Wednesday, November 19, 2008

Sorry For the Even Longer Delaly





Life has been absolutely hectic. School, School, School and more School. Even though everyone around here thinks that I do not do anything. Sorry Guys but I just need to vent right now. You know what guys I do not even care if anyone reads this. Oh well! Question if anyone knows the answer please tell me. I am so tired with everything life in general. All the heart problems I have been having and all the lack of support from people that are supposed to love me. I obviously know my marriage is going no where. It is more of a connivance thing. He does not Love me nor do I think the same of my feelings towards him. The problem is I am stuck between a rock and a hard place. I leave him maybe I am happy but financially I am in ruins(well that is if I am already not). I mean do not get my wrong I would never do anything. I love my son way to much and he means the absolute world to me. What do I do? Anyone have any suggestions because I am lost? I already know that his family hates me. Its obvious even though he had plenty of excuses on why they do. Which by all means is fine by me. Believe what they want or whatever he wants.


I just don't know what to do? Its so hard and it seems like my dream of being a nurse is so far away and so expensive. Should I just forget it all and go get a real job. Like Anthony and his mother say.What about him getting a real job.
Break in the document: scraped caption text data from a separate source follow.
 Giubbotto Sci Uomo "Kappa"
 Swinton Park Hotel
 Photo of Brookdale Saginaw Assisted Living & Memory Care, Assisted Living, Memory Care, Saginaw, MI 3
Part of me thinks that all of these newly discovered heart problems were there, they just did not come up because I was more calm.(I don't know if that is the right thing)
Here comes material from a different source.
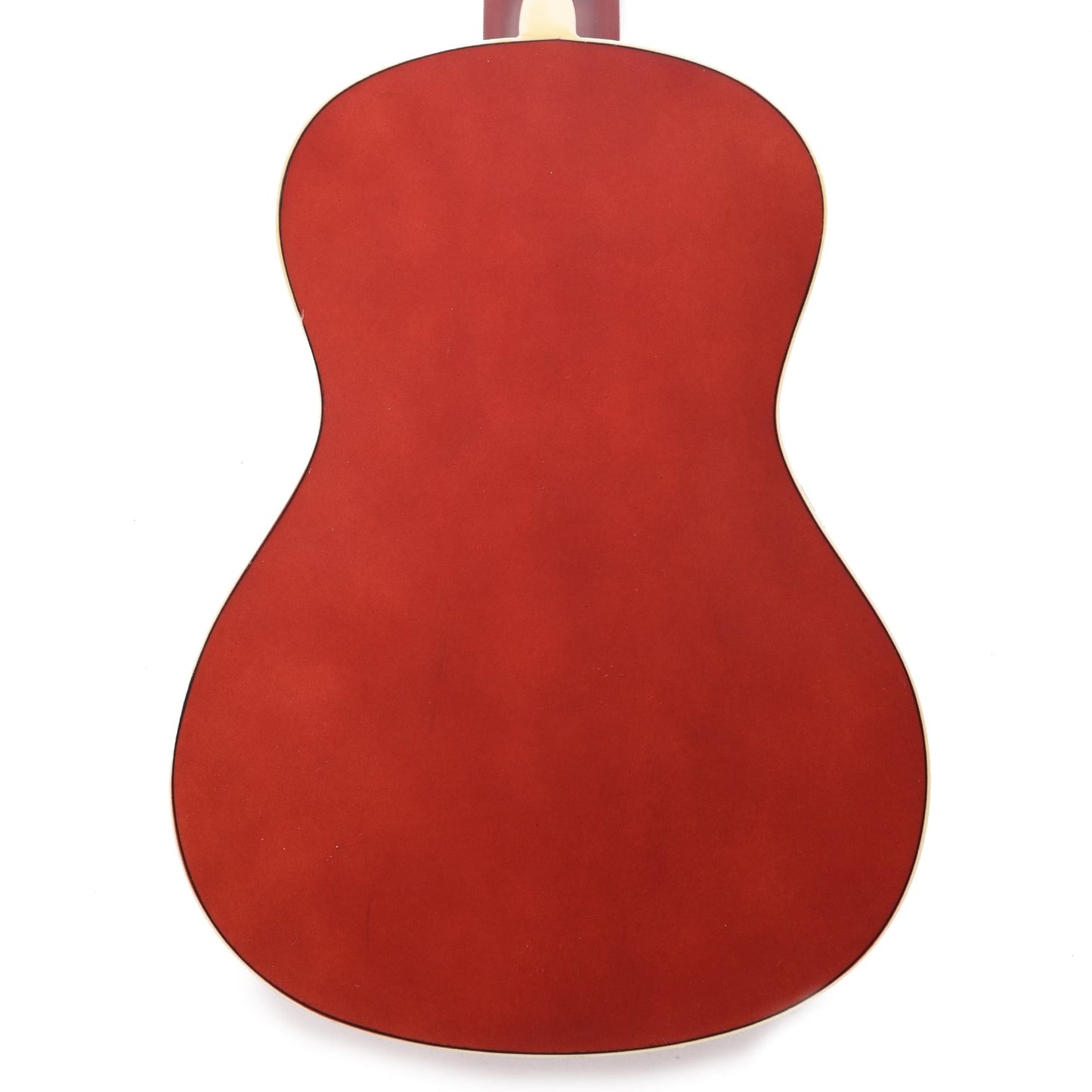 Fender Avalon Tenor Ukulele Cherry Folk Instruments / Ukuleles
All of the DR.'s say that it is just a defect and can easily be fixed. But when I am going to get some support. Does Anthony really think that I want to go to the hospital every 10 days and go through only God knows how many tests to be told all of these scary answers I do not even want to tell my parents about. For some reason he seems to think so! I know you all probably did not want to hear me vent but I am sorry I needed to get some of this out even if no one reads it or no one cares.
On two good notes here is a picture of Aiden at Disneyland with my new camera. My parents helped me to buy a didigital SLR Camera and I am totally in love with it and taking pictures of aiden. I have had it a month and have over 800 pictures of him.